* _TEKS BACAAN_:

━━━━

Oleh : Ummu Hanif, Pemerhati Sosial Dan Keluarga
Polemik seputar pemetaan masjid masih terus berlanjut. Sebagiamna diketahui, Direktur Keamanan Negara Badan Intelejen dan Keamanan Polri Brigjen Umar Effendi mengatakan Polri berencana melakukan pemetaaan masjid sebagai upaya pencegahan penyebaran paham radikal. Rencana ini, kata dia, merujuk pada masih banyaknya masjid yang berindikasi sebagai pusat penyebaran paham radikal.
"Kemarin kita juga sepakat dalam diskusi pemetaan masjid, pak mohon maaf, di masjid ini juga sekarang warnanya juga macam-macam ada yang hijau, ada yang keras, ada yang semikeras dan sebagainya. Nah, ini juga menjadi perhatian khusus kita semua," kata Umar dalam kegiatan Halaqah Kebangsaan MUI, Kamis (27/1/2022).

━━━━

* _DATA TERCATAT_:
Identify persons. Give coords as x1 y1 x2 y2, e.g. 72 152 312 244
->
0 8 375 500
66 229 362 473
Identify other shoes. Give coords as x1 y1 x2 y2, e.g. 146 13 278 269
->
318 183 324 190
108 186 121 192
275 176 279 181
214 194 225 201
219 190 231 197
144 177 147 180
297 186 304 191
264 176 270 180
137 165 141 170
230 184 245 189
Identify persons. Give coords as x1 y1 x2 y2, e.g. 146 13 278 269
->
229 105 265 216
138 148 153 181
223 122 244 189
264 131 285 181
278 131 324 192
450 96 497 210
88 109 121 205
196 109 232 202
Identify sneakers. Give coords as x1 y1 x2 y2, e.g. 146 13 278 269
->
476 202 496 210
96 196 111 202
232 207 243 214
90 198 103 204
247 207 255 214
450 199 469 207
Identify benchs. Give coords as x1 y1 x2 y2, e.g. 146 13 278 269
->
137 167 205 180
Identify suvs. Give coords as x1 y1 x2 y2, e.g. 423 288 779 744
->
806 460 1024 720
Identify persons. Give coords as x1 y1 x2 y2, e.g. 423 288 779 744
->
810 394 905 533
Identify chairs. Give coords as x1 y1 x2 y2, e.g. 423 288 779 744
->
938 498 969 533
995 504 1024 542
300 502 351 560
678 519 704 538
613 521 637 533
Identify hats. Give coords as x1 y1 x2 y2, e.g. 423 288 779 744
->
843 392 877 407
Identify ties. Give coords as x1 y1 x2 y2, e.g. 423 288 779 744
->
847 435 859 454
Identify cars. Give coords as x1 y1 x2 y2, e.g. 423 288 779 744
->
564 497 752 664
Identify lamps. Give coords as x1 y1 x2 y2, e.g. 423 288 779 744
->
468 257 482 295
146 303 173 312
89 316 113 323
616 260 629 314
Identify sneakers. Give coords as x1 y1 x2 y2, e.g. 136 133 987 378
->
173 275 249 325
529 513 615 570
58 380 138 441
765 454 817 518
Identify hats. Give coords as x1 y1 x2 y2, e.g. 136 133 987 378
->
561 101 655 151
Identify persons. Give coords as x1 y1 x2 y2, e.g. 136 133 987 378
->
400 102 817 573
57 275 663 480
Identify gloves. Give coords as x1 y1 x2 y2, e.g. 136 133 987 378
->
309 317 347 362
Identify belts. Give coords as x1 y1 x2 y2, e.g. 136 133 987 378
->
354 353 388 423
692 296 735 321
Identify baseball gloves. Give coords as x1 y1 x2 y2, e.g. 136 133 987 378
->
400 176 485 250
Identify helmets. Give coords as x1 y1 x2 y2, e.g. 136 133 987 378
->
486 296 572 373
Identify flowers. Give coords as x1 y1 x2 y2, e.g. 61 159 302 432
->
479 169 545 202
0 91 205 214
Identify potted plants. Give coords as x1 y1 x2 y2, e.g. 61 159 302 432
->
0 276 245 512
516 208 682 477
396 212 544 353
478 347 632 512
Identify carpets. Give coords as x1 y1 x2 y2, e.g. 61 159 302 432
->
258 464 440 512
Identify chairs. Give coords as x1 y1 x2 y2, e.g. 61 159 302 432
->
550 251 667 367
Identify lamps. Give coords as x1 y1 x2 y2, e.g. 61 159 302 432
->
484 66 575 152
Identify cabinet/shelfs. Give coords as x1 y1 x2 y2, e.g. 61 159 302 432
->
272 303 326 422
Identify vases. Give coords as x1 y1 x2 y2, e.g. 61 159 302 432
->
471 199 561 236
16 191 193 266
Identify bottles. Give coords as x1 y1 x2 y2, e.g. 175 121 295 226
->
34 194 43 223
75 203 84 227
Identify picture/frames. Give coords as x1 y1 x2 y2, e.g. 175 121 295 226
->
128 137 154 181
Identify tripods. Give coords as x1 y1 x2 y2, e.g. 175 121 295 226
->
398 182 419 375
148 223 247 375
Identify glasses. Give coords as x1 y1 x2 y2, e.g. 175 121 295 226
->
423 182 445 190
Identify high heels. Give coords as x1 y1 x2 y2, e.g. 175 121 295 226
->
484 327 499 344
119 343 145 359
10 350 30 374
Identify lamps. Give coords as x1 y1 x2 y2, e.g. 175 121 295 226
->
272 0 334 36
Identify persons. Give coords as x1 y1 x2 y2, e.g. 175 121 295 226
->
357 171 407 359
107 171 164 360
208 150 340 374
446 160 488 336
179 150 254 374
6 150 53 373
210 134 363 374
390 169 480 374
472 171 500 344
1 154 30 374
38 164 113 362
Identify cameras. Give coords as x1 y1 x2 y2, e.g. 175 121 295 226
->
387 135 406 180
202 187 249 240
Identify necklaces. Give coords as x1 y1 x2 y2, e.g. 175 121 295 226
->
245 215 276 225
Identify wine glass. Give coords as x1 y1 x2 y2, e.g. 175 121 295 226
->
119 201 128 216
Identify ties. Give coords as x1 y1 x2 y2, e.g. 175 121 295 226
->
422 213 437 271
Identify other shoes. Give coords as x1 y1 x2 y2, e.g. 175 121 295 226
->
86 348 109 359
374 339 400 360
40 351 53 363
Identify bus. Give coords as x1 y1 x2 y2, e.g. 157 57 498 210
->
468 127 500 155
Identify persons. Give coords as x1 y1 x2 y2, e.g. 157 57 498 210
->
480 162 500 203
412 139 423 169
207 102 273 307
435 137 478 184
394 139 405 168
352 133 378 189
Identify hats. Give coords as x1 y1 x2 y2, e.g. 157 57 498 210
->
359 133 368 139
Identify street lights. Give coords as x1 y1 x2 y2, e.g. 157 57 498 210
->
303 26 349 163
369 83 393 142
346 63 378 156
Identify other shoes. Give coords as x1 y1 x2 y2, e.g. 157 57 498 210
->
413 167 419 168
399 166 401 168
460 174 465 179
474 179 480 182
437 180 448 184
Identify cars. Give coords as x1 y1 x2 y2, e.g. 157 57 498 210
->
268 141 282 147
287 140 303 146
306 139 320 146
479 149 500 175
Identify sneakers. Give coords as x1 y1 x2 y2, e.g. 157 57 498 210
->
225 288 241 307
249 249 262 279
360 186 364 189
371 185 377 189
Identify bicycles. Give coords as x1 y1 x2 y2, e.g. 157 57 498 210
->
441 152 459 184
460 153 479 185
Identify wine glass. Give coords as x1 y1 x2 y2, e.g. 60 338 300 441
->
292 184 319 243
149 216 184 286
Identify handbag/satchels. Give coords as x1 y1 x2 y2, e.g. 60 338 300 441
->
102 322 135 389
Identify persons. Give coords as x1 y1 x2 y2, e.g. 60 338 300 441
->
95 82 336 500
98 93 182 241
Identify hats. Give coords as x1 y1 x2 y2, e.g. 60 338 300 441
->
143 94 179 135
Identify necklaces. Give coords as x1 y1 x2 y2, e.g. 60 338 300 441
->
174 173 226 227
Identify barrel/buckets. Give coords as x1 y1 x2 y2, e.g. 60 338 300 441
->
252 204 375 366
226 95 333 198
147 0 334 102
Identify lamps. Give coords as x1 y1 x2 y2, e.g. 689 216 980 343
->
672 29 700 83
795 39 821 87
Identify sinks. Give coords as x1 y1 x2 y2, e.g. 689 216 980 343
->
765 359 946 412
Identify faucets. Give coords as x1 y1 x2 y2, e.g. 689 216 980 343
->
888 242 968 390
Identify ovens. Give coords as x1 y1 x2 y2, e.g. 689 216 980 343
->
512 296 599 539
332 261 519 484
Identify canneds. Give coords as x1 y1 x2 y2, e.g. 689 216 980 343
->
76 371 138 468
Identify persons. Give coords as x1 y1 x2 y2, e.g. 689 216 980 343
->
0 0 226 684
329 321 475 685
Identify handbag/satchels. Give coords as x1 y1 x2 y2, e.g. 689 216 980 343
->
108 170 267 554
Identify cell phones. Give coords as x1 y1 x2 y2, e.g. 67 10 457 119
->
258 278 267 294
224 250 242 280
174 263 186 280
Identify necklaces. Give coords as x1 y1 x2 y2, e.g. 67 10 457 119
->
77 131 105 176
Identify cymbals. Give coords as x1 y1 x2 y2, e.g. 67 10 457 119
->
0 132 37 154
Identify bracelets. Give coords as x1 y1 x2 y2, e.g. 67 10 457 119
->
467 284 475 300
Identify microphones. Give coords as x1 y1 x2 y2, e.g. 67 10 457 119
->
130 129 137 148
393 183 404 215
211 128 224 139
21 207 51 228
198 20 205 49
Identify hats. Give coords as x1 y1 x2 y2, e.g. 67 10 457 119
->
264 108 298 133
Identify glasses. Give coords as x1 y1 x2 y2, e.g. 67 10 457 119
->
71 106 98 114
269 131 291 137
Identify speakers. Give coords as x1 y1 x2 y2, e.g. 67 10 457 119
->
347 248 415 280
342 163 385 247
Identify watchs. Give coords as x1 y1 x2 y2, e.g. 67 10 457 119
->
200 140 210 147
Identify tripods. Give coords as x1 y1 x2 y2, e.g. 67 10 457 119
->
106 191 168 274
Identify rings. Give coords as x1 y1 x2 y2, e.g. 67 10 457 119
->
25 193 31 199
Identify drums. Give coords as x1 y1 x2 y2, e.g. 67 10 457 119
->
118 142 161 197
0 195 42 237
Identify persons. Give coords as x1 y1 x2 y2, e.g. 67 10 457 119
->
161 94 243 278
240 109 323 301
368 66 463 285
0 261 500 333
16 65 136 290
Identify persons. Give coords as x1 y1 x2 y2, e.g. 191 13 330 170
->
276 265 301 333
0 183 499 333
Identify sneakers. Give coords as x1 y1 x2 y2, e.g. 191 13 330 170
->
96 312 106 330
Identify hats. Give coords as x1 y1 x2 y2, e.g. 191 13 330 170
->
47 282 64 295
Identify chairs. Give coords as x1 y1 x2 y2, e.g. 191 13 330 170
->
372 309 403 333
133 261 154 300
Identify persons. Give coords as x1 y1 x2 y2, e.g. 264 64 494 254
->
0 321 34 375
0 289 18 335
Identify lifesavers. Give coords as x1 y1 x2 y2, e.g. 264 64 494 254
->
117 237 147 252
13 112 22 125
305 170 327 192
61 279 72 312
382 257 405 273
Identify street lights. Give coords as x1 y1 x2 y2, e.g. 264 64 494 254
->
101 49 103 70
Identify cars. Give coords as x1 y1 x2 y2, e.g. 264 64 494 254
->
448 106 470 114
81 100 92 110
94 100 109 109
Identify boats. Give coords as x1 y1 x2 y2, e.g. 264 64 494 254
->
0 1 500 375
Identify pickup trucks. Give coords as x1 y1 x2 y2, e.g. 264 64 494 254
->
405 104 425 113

━━━━

* _TUJUAN_:
Lanjutkan tulisan tentang polemik rencana pemetaan masjid oleh Polri, dimulai setelah kalimat terakhir yang ada.

* _JAWABAN TUGAS_:
Sementara itu, Sekretaris Jenderal (Sekjen) Dewan Masjid Indonesia (DMI) Imam Addaruquthni menanggapi pemetaan masjid dalam upaya pencegahan radikalisme dan terorisme di Indonesia. Menurutnya, di beberapa negara tidak ada pemetaan tersebut. Sehingga menurutnya ada logika yang perlu diluruskan. Ia juga melanjutkan, bahwa di Indonesia belum ada radikalisme di masjid-masjid dan terjadi terorisme misalnya pengeboman seperti yang terjadi di Iran pada era pasca-revolusi Islam Iran. Tetapi, memang ada sejumlah aksi kekerasan di masjid yang menimpa sejumlah kiai atau ustadz meski pada akhirnya oleh aparat dinyatakan dilakukan oleh orang-orang tidak waras. (www.republika.com, 3/2/2022)
Selian sekjen DMI, masih banyak tokoh yang juga mengkritisi adanya upaya pemetaan masjid. Diantaranya adalah Pengamat Politik Islam Dr. Riyan, M.Ag. mengkritisi rencana Kepolisian Republik Indonesia (Polri) memetakan masjid dan pesantren terkait radikalisme. Menurutnya, hal itu menunjukkan ada framing jahat dan islamofobia akut.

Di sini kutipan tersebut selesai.